Don’t take this the wrong way, but I don’t care that you just “played an amazing game of TextTwist” or that you “took the ‘IQ test’ quiz and the result is: Very Good!” I am not the least bit interested to know what hippy name you have, or that you “took the ‘What is your ministry calling?’ quiz and the result is: Missions and Outreach.” I could have been quite happy not knowing that you just joined the ‘Global Water Balloon Fight’ and that you “really want a KFC” and I didn’t need to know that you’re “on the bus feeling tired.” In short, I no longer want to be your facebook friend.

Facebook is more than five years old now and I’ve had an account since about 2006. At first it was slow moving, using it was like walking into a nightclub so early that nobody is at the bar let alone on the dance floor. Eventually though, I began to accumulate friends, quickly amassing an impressive list of people I knew, kind of knew, had met a few times, knew by association, or had met at a party – once. Some were friends, but most were just virtual connections whom I added in my enthusiasm then didn’t have the heart to delete later.

I don’t really understand where facebook is supposed to fit into my life.

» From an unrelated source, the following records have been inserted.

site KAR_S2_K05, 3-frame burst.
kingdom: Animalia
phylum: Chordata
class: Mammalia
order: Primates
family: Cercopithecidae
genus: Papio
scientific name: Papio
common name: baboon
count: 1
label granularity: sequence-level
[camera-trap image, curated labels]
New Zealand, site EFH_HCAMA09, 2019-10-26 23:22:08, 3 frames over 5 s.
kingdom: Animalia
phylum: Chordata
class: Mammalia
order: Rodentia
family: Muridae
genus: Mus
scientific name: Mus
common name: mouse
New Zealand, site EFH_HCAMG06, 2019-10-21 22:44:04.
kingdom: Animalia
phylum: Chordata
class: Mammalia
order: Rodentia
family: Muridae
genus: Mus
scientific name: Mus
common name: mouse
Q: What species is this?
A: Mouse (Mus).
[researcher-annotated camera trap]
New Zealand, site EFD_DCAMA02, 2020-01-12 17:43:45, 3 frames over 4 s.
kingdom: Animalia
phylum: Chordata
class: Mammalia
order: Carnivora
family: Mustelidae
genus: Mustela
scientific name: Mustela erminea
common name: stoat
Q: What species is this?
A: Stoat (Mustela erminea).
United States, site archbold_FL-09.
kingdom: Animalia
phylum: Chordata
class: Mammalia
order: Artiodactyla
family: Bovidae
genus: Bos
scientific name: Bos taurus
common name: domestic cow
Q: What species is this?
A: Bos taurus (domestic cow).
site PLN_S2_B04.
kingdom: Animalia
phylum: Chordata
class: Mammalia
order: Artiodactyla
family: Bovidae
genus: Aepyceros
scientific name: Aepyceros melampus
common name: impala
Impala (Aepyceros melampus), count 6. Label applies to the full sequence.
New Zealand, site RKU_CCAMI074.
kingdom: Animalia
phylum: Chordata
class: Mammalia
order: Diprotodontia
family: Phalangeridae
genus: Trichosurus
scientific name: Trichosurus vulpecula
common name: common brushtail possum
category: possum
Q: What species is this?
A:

Once I had exchanged a few messages with distant friends, checked out pictures of old ex-girlfriends to see how fat they had become, and taken a few of the dumb quizzes sent to me by people on my friends list, I was left wondering ‘Now what?”

So called ‘friend requests’ were coming in thick and fast. Names I had to strain to recall were wanting to add me to their ‘friends’ without so much as a “How are you?” or a “What have you been up to lately?” I would closely examine their profile pictures, squinting at their eyes as if this might sharpen my recollection.

Eventually my account (and my email) was filling up with alerts telling me that this person had just done this thing, or that thing, taken this quiz or joined that group, installed this application or become friends with some other random person. Status updates would tell me that someone who never speaks to me in real life was having a great afternoon, or that another person was “cleaning their house”, or that someone else was “at the hairdressers.” Pretty quickly I found myself wondering why the heck I needed to know this crap?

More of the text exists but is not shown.